» **EXTRACTED DATA**:
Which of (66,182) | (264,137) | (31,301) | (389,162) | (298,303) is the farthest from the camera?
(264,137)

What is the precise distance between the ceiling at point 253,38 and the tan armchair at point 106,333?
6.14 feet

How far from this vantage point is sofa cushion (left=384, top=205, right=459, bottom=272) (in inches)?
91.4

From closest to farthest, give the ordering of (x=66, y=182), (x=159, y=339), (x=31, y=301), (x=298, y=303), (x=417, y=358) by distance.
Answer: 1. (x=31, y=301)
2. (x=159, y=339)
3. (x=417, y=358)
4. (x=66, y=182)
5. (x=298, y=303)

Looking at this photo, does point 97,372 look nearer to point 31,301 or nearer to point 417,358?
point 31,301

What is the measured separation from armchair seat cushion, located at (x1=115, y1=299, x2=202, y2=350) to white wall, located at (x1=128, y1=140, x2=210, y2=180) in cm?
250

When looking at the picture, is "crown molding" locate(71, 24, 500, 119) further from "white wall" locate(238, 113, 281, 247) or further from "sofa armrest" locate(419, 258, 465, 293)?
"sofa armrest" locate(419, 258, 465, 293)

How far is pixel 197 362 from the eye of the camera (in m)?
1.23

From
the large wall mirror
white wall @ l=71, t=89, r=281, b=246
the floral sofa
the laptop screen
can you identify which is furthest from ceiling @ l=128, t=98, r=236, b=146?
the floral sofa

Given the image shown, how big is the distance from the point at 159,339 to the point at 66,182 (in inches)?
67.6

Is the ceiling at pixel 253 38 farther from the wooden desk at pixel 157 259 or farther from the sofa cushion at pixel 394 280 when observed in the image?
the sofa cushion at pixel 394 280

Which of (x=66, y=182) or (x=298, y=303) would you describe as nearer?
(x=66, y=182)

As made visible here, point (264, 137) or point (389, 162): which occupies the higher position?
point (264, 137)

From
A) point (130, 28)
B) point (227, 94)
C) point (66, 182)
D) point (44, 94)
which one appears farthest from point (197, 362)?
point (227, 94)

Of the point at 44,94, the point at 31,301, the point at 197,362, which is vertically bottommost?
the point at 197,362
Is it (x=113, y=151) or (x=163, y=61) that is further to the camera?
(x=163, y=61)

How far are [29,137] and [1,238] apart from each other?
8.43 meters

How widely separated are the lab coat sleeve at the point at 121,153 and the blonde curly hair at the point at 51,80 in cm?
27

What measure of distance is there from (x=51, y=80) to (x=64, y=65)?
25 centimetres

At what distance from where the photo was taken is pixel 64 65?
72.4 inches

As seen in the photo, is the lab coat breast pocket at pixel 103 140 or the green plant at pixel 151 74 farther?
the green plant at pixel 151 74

» **STATED PROBLEM**: Print all of the data above again, line for line and without any changes.

» **RESULT OF THIS TASK**:
Which of (66,182) | (264,137) | (31,301) | (389,162) | (298,303) is the farthest from the camera?
(264,137)

What is the precise distance between the ceiling at point 253,38 and the tan armchair at point 106,333?
6.14 feet

How far from this vantage point is sofa cushion (left=384, top=205, right=459, bottom=272) (in inches)?
91.4

From closest to farthest, give the ordering of (x=66, y=182), (x=159, y=339), (x=31, y=301), (x=298, y=303), (x=417, y=358) by distance.
Answer: 1. (x=31, y=301)
2. (x=159, y=339)
3. (x=417, y=358)
4. (x=66, y=182)
5. (x=298, y=303)

Looking at this photo, does point 97,372 look nearer to point 31,301 or nearer to point 417,358?
point 31,301

What is the measured separation from armchair seat cushion, located at (x1=115, y1=299, x2=202, y2=350) to white wall, located at (x1=128, y1=140, x2=210, y2=180) in cm?
250

When looking at the picture, is "crown molding" locate(71, 24, 500, 119) further from "white wall" locate(238, 113, 281, 247) or further from "sofa armrest" locate(419, 258, 465, 293)?
"sofa armrest" locate(419, 258, 465, 293)

How far is pixel 197 362 from the eye of the camera (in m)?
1.23

From
the large wall mirror
white wall @ l=71, t=89, r=281, b=246
the floral sofa
the laptop screen
can you identify which is furthest from ceiling @ l=128, t=98, r=236, b=146?
the floral sofa

Given the image shown, how big is the distance from the point at 159,339 to the point at 66,182 (in inches)?
67.6

Is the ceiling at pixel 253 38 farther from the wooden desk at pixel 157 259 or farther from the sofa cushion at pixel 394 280 when observed in the image?
the sofa cushion at pixel 394 280

Which of (x=66, y=182) or (x=298, y=303) would you describe as nearer?
(x=66, y=182)

As made visible here, point (264, 137) or point (389, 162): which occupies the higher position?
point (264, 137)

From
A) point (130, 28)
B) point (227, 94)
C) point (66, 182)
D) point (44, 94)
which one appears farthest from point (197, 362)?
point (227, 94)

Of the point at 44,94, the point at 31,301, the point at 197,362, which is vertically bottommost?
the point at 197,362
Is it (x=113, y=151) or (x=163, y=61) that is further to the camera?
(x=163, y=61)

How far are [29,137] and [1,238] apart from each other?
8.43 meters

How widely separated are the lab coat sleeve at the point at 121,153 and the blonde curly hair at the point at 51,80 in cm?
27

What measure of distance is there from (x=51, y=80) to (x=64, y=65)?
25 centimetres

At what distance from where the photo was taken is pixel 64 65?
72.4 inches

As seen in the photo, is the lab coat breast pocket at pixel 103 140 or the green plant at pixel 151 74 farther?
the green plant at pixel 151 74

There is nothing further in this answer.